Recent advancements in industrial Anomaly Detection (AD) have shown that incorporating a few anomalous samples during training can significantly boost accuracy. However, this performance improvement comes at a high cost: extensive annotation efforts, which are often impractical in real-world applications. In this work, we propose a novel framework called "Weakly-supervised RESidual Transformer" (WeakREST), which aims to achieve high AD accuracy while minimizing the need for extensive annotations. First, we reformulate the pixel-wise anomaly localization task into a block-wise classification problem. By shifting the focus to block-wise level, we can drastically reduce the amount of required annotations without compromising on the accuracy of anomaly detection Secondly, we design a residual-based transformer model, termed "Positional Fast Anomaly Residuals" (PosFAR), to classify the image blocks in real time. We further propose to label the anomalous regions using only bounding boxes or image tags as weaker labels, leading to a semi-supervised learning setting. On the benchmark dataset MVTec-AD, our proposed WeakREST framework achieves a remarkable Average Precision (AP) of 83.0%, significantly outperforming the previous best result of 75.8% in the unsupervised setting. In the supervised AD setting, WeakREST further improves performance, attaining an AP of 87.6% compared to the previous best of 78.6%. Notably, even when utilizing weaker labels based on bounding boxes, WeakREST surpasses recent leading methods that rely on pixel-wise supervision, achieving an AP of 87.1% against the prior best of 78.6% on MVTec-AD. This precision advantage is also consistently observed on other well-known AD datasets, such as BTAD and KSDD2.

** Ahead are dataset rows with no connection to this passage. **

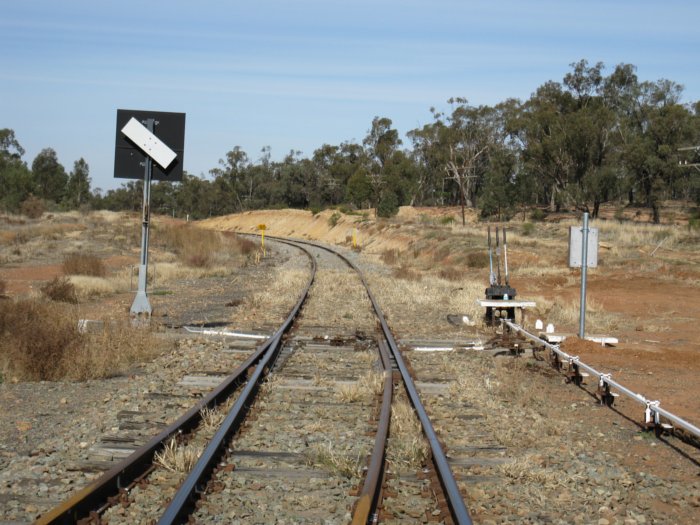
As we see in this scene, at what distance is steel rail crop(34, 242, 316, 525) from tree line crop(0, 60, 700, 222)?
60.0m

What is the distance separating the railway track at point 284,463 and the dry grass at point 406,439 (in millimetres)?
51

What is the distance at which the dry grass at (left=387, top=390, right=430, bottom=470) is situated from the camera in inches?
251

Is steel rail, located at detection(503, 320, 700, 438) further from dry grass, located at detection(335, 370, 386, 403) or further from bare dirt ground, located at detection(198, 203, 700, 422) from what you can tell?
dry grass, located at detection(335, 370, 386, 403)

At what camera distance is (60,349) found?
973cm

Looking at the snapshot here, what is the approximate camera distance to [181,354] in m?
11.2

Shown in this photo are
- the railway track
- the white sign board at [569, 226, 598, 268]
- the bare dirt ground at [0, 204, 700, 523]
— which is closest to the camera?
the railway track

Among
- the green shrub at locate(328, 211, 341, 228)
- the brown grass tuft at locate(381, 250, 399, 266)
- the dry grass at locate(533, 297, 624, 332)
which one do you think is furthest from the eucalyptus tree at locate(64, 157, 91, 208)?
the dry grass at locate(533, 297, 624, 332)

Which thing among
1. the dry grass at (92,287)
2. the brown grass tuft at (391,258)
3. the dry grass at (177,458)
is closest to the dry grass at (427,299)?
the dry grass at (92,287)

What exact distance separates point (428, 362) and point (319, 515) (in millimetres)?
6096

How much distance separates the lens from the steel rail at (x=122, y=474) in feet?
15.6

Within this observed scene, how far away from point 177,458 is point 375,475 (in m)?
1.48

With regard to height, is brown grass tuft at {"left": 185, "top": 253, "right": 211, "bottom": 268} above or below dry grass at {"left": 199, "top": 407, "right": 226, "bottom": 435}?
above

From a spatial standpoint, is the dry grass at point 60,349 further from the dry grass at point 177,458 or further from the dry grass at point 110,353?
the dry grass at point 177,458

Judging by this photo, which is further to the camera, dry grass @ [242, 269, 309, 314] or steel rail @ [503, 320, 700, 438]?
dry grass @ [242, 269, 309, 314]
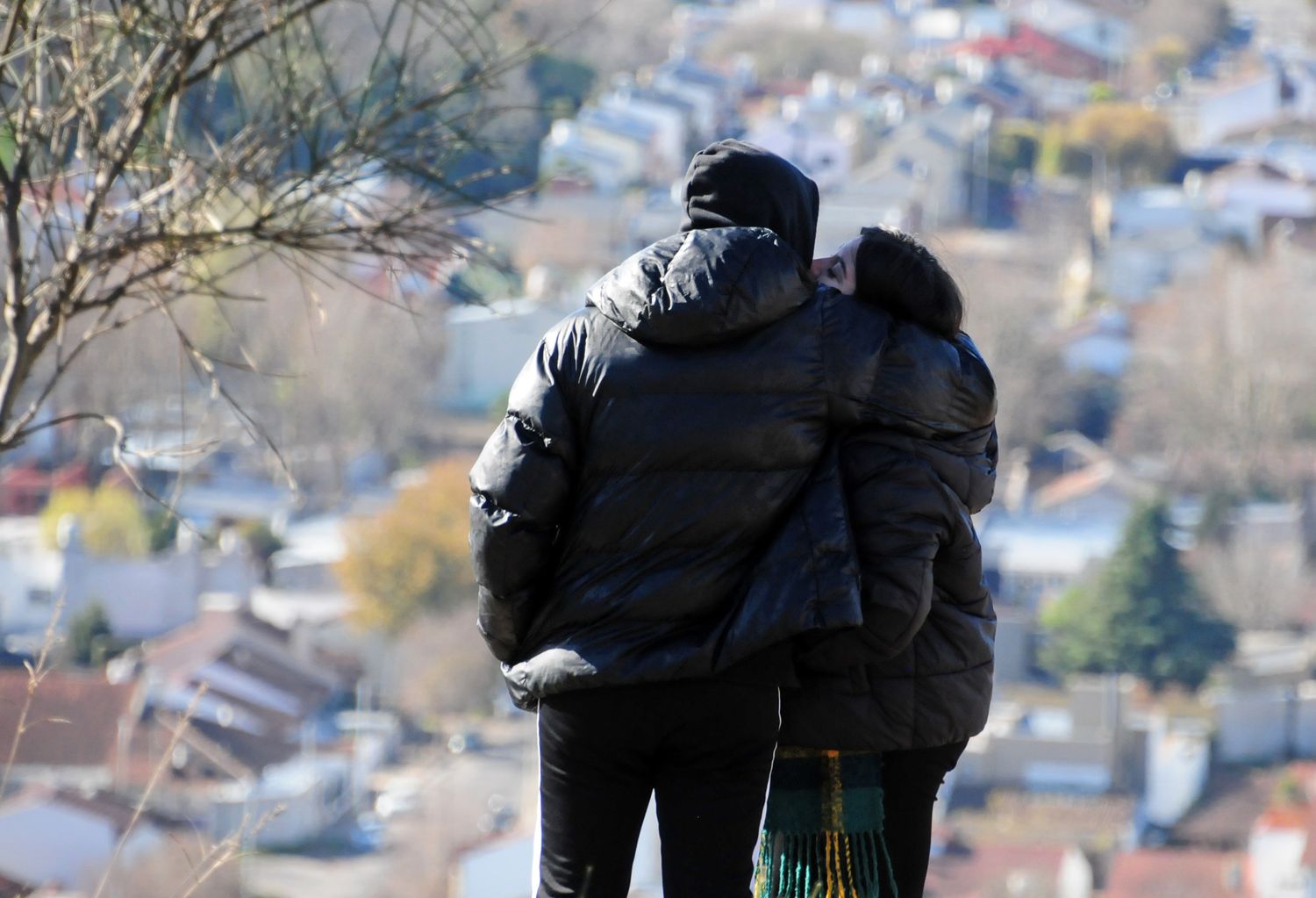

翻译：近期工业异常检测（AD）的研究进展表明，在训练过程中引入少量异常样本可显著提升检测精度。然而，这种性能改进伴随着高昂代价：需要大量标注工作，这在实际应用中往往难以实现。本文提出一种名为“弱监督残差Transformer”（WeakREST）的新型框架，旨在实现高精度异常检测的同时最大限度减少对大量标注的依赖。首先，我们将像素级异常定位任务重新定义为块级分类问题。通过将关注点转移到块级层面，能够在保证异常检测精度的前提下大幅减少所需标注量。其次，我们设计了一种基于残差的Transformer模型，称为“位置快速异常残差”（PosFAR），用于实时分类图像块。我们进一步提出仅使用边界框或图像标签作为弱标签来标注异常区域，从而构建半监督学习场景。在基准数据集MVTec-AD上，我们提出的WeakREST框架取得了83.0%的平均精度（AP），显著优于无监督设置下先前最佳结果75.8%。在监督式异常检测设置中，WeakREST进一步将性能提升至87.6% AP，而先前最佳结果为78.6%。值得注意的是，即使使用基于边界框的弱标签，WeakREST在MVTec-AD数据集上仍以87.1% AP超越近期依赖像素级监督的主流方法（先前最佳结果为78.6%）。这种精度优势在其他知名异常检测数据集（如BTAD和KSDD2）上也得到了一致验证。